┌────────
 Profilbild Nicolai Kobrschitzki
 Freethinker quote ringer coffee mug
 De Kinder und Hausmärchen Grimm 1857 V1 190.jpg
└────────
TRY IT: Repeat the material above exactly and in full.

COMPLETED EXERCISE:
 Profilbild Nicolai Kobrschitzki
 Freethinker quote ringer coffee mug
 De Kinder und Hausmärchen Grimm 1857 V1 190.jpg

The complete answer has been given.